Short problem 1
Show each line of the entries below that contains the string "instances".

When Are Quarterly Estimated Taxes Due in 2025?
The Four Quarterly Due Dates for 2025
Despite the name “quarterly,”. The four payment periods aren’t evenly spaced. The first two are only two months apart. Here are the 2025 deadlines (per IRS Form 1040-ES instructions):
- Q1 — April 15, 2025: Covers income earned January 1 through March 31
- Q2 — June 16, 2025: Covers income earned April 1 through May 31 (yes, just two months)
- Q3 — September 15, 2025: Covers income earned June 1 through August 31
- Q4 — January 15, 2026: Covers income earned September 1 through December 31
June 15 falls on a Sunday in 2025, so the Q2 deadline shifts to Monday, June 16. All other dates land on weekdays and stand as listed.
The Q4 payment is technically for 2025 income, but it’s not due until January 15 of the following year. If you file your 2025 tax return and pay any remaining balance by February 1, 2026, you can skip the Q4 estimated payment entirely — but that’s a tight turnaround. Most people just pay the estimate in January.
Who Needs to Make Estimated Payments
The general rule per IRC §6654: if you expect to owe $1,000 or more in federal tax after subtracting withholding and credits, you need to make estimated payments. That catches a lot of people who don’t think of themselves as “quarterly filers.”
The obvious group is self-employed individuals — freelancers, consultants, sole proprietors, single-member LLC owners. You have no employer withholding taxes for you, so estimated payments are your substitute.
But plenty of W-2 employees need to pay quarterly too. If you have significant investment income (dividends, capital gains, interest), rental income, or a side business, your W-2 withholding probably doesn’t cover the full tax on everything. A teacher who earns $30,000 in rental income on the side isn’t going to have tax withheld on those rents unless they adjust their W-4.
Retirees with pension income and Social Security benefits sometimes need estimated payments if their withholding elections don’t cover the tax. Partners and S-corp shareholders receiving K-1 income almost always do.
High-income W-2 earners are another group that gets caught. If you earn $400,000 in salary and your withholding is set to cover that amount, but you also realize $100,000 in capital gains from stock sales, the withholding won’t cover the gains. The IRS doesn’t care that you didn’t know about the gains until December — they want quarterly payments.
The Safe Harbor Rules: How to Avoid Penalties
You won’t owe an underpayment penalty if your estimated payments (plus any withholding) meet one of these two tests (per IRC §6654(d)):
- 90% of current-year tax: Your total payments cover at least 90% of the tax shown on your 2025 return.

Short problem 2
Duplicate the portion of the estimated tax article above, starting at "But plenty of" and ending at "almost always do.".

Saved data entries
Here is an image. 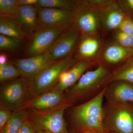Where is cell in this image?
Returning <instances> with one entry per match:
<instances>
[{"label": "cell", "instance_id": "obj_1", "mask_svg": "<svg viewBox=\"0 0 133 133\" xmlns=\"http://www.w3.org/2000/svg\"><path fill=\"white\" fill-rule=\"evenodd\" d=\"M105 87L90 99L72 108L71 121L82 133H108L104 121L103 102Z\"/></svg>", "mask_w": 133, "mask_h": 133}, {"label": "cell", "instance_id": "obj_2", "mask_svg": "<svg viewBox=\"0 0 133 133\" xmlns=\"http://www.w3.org/2000/svg\"><path fill=\"white\" fill-rule=\"evenodd\" d=\"M110 73L108 68L102 65L94 70L86 71L74 85L66 90L67 101L71 105L74 101L93 97L107 85Z\"/></svg>", "mask_w": 133, "mask_h": 133}, {"label": "cell", "instance_id": "obj_3", "mask_svg": "<svg viewBox=\"0 0 133 133\" xmlns=\"http://www.w3.org/2000/svg\"><path fill=\"white\" fill-rule=\"evenodd\" d=\"M78 61L71 56L51 62L27 78L29 84L30 100L53 89L62 72Z\"/></svg>", "mask_w": 133, "mask_h": 133}, {"label": "cell", "instance_id": "obj_4", "mask_svg": "<svg viewBox=\"0 0 133 133\" xmlns=\"http://www.w3.org/2000/svg\"><path fill=\"white\" fill-rule=\"evenodd\" d=\"M30 100L29 84L27 78L21 77L1 84V107L14 112L26 109Z\"/></svg>", "mask_w": 133, "mask_h": 133}, {"label": "cell", "instance_id": "obj_5", "mask_svg": "<svg viewBox=\"0 0 133 133\" xmlns=\"http://www.w3.org/2000/svg\"><path fill=\"white\" fill-rule=\"evenodd\" d=\"M104 112V125L108 133H133V104L107 102Z\"/></svg>", "mask_w": 133, "mask_h": 133}, {"label": "cell", "instance_id": "obj_6", "mask_svg": "<svg viewBox=\"0 0 133 133\" xmlns=\"http://www.w3.org/2000/svg\"><path fill=\"white\" fill-rule=\"evenodd\" d=\"M70 105L68 102L56 109L42 112L29 111L28 120L36 132L68 133L64 115L65 110Z\"/></svg>", "mask_w": 133, "mask_h": 133}, {"label": "cell", "instance_id": "obj_7", "mask_svg": "<svg viewBox=\"0 0 133 133\" xmlns=\"http://www.w3.org/2000/svg\"><path fill=\"white\" fill-rule=\"evenodd\" d=\"M67 29L39 28L29 38L25 51L27 58L38 56L46 52Z\"/></svg>", "mask_w": 133, "mask_h": 133}, {"label": "cell", "instance_id": "obj_8", "mask_svg": "<svg viewBox=\"0 0 133 133\" xmlns=\"http://www.w3.org/2000/svg\"><path fill=\"white\" fill-rule=\"evenodd\" d=\"M97 11L90 9L85 1H77L71 26L83 35L95 33L98 27Z\"/></svg>", "mask_w": 133, "mask_h": 133}, {"label": "cell", "instance_id": "obj_9", "mask_svg": "<svg viewBox=\"0 0 133 133\" xmlns=\"http://www.w3.org/2000/svg\"><path fill=\"white\" fill-rule=\"evenodd\" d=\"M81 34L71 26L66 29L48 50L51 62L70 57L77 45Z\"/></svg>", "mask_w": 133, "mask_h": 133}, {"label": "cell", "instance_id": "obj_10", "mask_svg": "<svg viewBox=\"0 0 133 133\" xmlns=\"http://www.w3.org/2000/svg\"><path fill=\"white\" fill-rule=\"evenodd\" d=\"M39 28L66 29L71 25L74 10L38 8Z\"/></svg>", "mask_w": 133, "mask_h": 133}, {"label": "cell", "instance_id": "obj_11", "mask_svg": "<svg viewBox=\"0 0 133 133\" xmlns=\"http://www.w3.org/2000/svg\"><path fill=\"white\" fill-rule=\"evenodd\" d=\"M68 102L63 92L52 89L30 99L26 109L33 112L48 111Z\"/></svg>", "mask_w": 133, "mask_h": 133}, {"label": "cell", "instance_id": "obj_12", "mask_svg": "<svg viewBox=\"0 0 133 133\" xmlns=\"http://www.w3.org/2000/svg\"><path fill=\"white\" fill-rule=\"evenodd\" d=\"M104 95L109 103L133 104V84L124 81L111 82L106 86Z\"/></svg>", "mask_w": 133, "mask_h": 133}, {"label": "cell", "instance_id": "obj_13", "mask_svg": "<svg viewBox=\"0 0 133 133\" xmlns=\"http://www.w3.org/2000/svg\"><path fill=\"white\" fill-rule=\"evenodd\" d=\"M14 17L29 38L39 28L37 8L33 5L19 6L17 14Z\"/></svg>", "mask_w": 133, "mask_h": 133}, {"label": "cell", "instance_id": "obj_14", "mask_svg": "<svg viewBox=\"0 0 133 133\" xmlns=\"http://www.w3.org/2000/svg\"><path fill=\"white\" fill-rule=\"evenodd\" d=\"M90 62L79 60L69 69L63 72L59 76L54 90L63 92L74 85L91 66Z\"/></svg>", "mask_w": 133, "mask_h": 133}, {"label": "cell", "instance_id": "obj_15", "mask_svg": "<svg viewBox=\"0 0 133 133\" xmlns=\"http://www.w3.org/2000/svg\"><path fill=\"white\" fill-rule=\"evenodd\" d=\"M51 62L47 51L38 56L17 59L14 63L21 73L22 77L27 79Z\"/></svg>", "mask_w": 133, "mask_h": 133}, {"label": "cell", "instance_id": "obj_16", "mask_svg": "<svg viewBox=\"0 0 133 133\" xmlns=\"http://www.w3.org/2000/svg\"><path fill=\"white\" fill-rule=\"evenodd\" d=\"M0 34L22 43L28 38L14 17L0 16Z\"/></svg>", "mask_w": 133, "mask_h": 133}, {"label": "cell", "instance_id": "obj_17", "mask_svg": "<svg viewBox=\"0 0 133 133\" xmlns=\"http://www.w3.org/2000/svg\"><path fill=\"white\" fill-rule=\"evenodd\" d=\"M132 56V49L124 48L119 44L109 45L104 53L105 60L111 64H115L127 60Z\"/></svg>", "mask_w": 133, "mask_h": 133}, {"label": "cell", "instance_id": "obj_18", "mask_svg": "<svg viewBox=\"0 0 133 133\" xmlns=\"http://www.w3.org/2000/svg\"><path fill=\"white\" fill-rule=\"evenodd\" d=\"M77 44V55L75 58L78 60L87 61V59L94 56L97 51L98 42L95 38L85 37L82 34Z\"/></svg>", "mask_w": 133, "mask_h": 133}, {"label": "cell", "instance_id": "obj_19", "mask_svg": "<svg viewBox=\"0 0 133 133\" xmlns=\"http://www.w3.org/2000/svg\"><path fill=\"white\" fill-rule=\"evenodd\" d=\"M118 81H126L133 84V56L110 73L108 84Z\"/></svg>", "mask_w": 133, "mask_h": 133}, {"label": "cell", "instance_id": "obj_20", "mask_svg": "<svg viewBox=\"0 0 133 133\" xmlns=\"http://www.w3.org/2000/svg\"><path fill=\"white\" fill-rule=\"evenodd\" d=\"M29 111L26 109L12 112V116L1 133H17L24 122L28 119Z\"/></svg>", "mask_w": 133, "mask_h": 133}, {"label": "cell", "instance_id": "obj_21", "mask_svg": "<svg viewBox=\"0 0 133 133\" xmlns=\"http://www.w3.org/2000/svg\"><path fill=\"white\" fill-rule=\"evenodd\" d=\"M77 1L68 0H37L34 5L38 8H52L74 10L76 7Z\"/></svg>", "mask_w": 133, "mask_h": 133}, {"label": "cell", "instance_id": "obj_22", "mask_svg": "<svg viewBox=\"0 0 133 133\" xmlns=\"http://www.w3.org/2000/svg\"><path fill=\"white\" fill-rule=\"evenodd\" d=\"M22 77L18 69L14 62H8L5 64L0 65V81L1 83Z\"/></svg>", "mask_w": 133, "mask_h": 133}, {"label": "cell", "instance_id": "obj_23", "mask_svg": "<svg viewBox=\"0 0 133 133\" xmlns=\"http://www.w3.org/2000/svg\"><path fill=\"white\" fill-rule=\"evenodd\" d=\"M105 16V23L108 29L113 30L118 28L125 19L124 14L117 9H110Z\"/></svg>", "mask_w": 133, "mask_h": 133}, {"label": "cell", "instance_id": "obj_24", "mask_svg": "<svg viewBox=\"0 0 133 133\" xmlns=\"http://www.w3.org/2000/svg\"><path fill=\"white\" fill-rule=\"evenodd\" d=\"M19 6L17 0H0V16L14 17Z\"/></svg>", "mask_w": 133, "mask_h": 133}, {"label": "cell", "instance_id": "obj_25", "mask_svg": "<svg viewBox=\"0 0 133 133\" xmlns=\"http://www.w3.org/2000/svg\"><path fill=\"white\" fill-rule=\"evenodd\" d=\"M22 44L14 38L4 35H0V49L1 50L16 52L22 49Z\"/></svg>", "mask_w": 133, "mask_h": 133}, {"label": "cell", "instance_id": "obj_26", "mask_svg": "<svg viewBox=\"0 0 133 133\" xmlns=\"http://www.w3.org/2000/svg\"><path fill=\"white\" fill-rule=\"evenodd\" d=\"M115 38L118 44L124 48L133 49V35L120 31L116 34Z\"/></svg>", "mask_w": 133, "mask_h": 133}, {"label": "cell", "instance_id": "obj_27", "mask_svg": "<svg viewBox=\"0 0 133 133\" xmlns=\"http://www.w3.org/2000/svg\"><path fill=\"white\" fill-rule=\"evenodd\" d=\"M118 28L123 33L133 35V21L129 18H125Z\"/></svg>", "mask_w": 133, "mask_h": 133}, {"label": "cell", "instance_id": "obj_28", "mask_svg": "<svg viewBox=\"0 0 133 133\" xmlns=\"http://www.w3.org/2000/svg\"><path fill=\"white\" fill-rule=\"evenodd\" d=\"M12 112L8 109L0 108V131L5 127L11 118Z\"/></svg>", "mask_w": 133, "mask_h": 133}, {"label": "cell", "instance_id": "obj_29", "mask_svg": "<svg viewBox=\"0 0 133 133\" xmlns=\"http://www.w3.org/2000/svg\"><path fill=\"white\" fill-rule=\"evenodd\" d=\"M17 133H36V131L27 119L22 124Z\"/></svg>", "mask_w": 133, "mask_h": 133}, {"label": "cell", "instance_id": "obj_30", "mask_svg": "<svg viewBox=\"0 0 133 133\" xmlns=\"http://www.w3.org/2000/svg\"><path fill=\"white\" fill-rule=\"evenodd\" d=\"M37 1V0H17V4L19 6H34Z\"/></svg>", "mask_w": 133, "mask_h": 133}, {"label": "cell", "instance_id": "obj_31", "mask_svg": "<svg viewBox=\"0 0 133 133\" xmlns=\"http://www.w3.org/2000/svg\"><path fill=\"white\" fill-rule=\"evenodd\" d=\"M8 56L3 52H1L0 54V65L5 64L6 63H7Z\"/></svg>", "mask_w": 133, "mask_h": 133}, {"label": "cell", "instance_id": "obj_32", "mask_svg": "<svg viewBox=\"0 0 133 133\" xmlns=\"http://www.w3.org/2000/svg\"><path fill=\"white\" fill-rule=\"evenodd\" d=\"M128 6L131 11H133V0H127L126 1Z\"/></svg>", "mask_w": 133, "mask_h": 133}, {"label": "cell", "instance_id": "obj_33", "mask_svg": "<svg viewBox=\"0 0 133 133\" xmlns=\"http://www.w3.org/2000/svg\"><path fill=\"white\" fill-rule=\"evenodd\" d=\"M36 133H49L45 131H36Z\"/></svg>", "mask_w": 133, "mask_h": 133}, {"label": "cell", "instance_id": "obj_34", "mask_svg": "<svg viewBox=\"0 0 133 133\" xmlns=\"http://www.w3.org/2000/svg\"><path fill=\"white\" fill-rule=\"evenodd\" d=\"M83 133H94L93 132H84Z\"/></svg>", "mask_w": 133, "mask_h": 133}, {"label": "cell", "instance_id": "obj_35", "mask_svg": "<svg viewBox=\"0 0 133 133\" xmlns=\"http://www.w3.org/2000/svg\"><path fill=\"white\" fill-rule=\"evenodd\" d=\"M116 133L114 132H109V133Z\"/></svg>", "mask_w": 133, "mask_h": 133}]
</instances>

Complete output 1
Returning <instances> with one entry per match:
<instances>
</instances>

Complete output 2
But plenty of W-2 employees need to pay quarterly too. If you have significant investment income (dividends, capital gains, interest), rental income, or a side business, your W-2 withholding probably doesn’t cover the full tax on everything. A teacher who earns $30,000 in rental income on the side isn’t going to have tax withheld on those rents unless they adjust their W-4.
Retirees with pension income and Social Security benefits sometimes need estimated payments if their withholding elections don’t cover the tax. Partners and S-corp shareholders receiving K-1 income almost always do.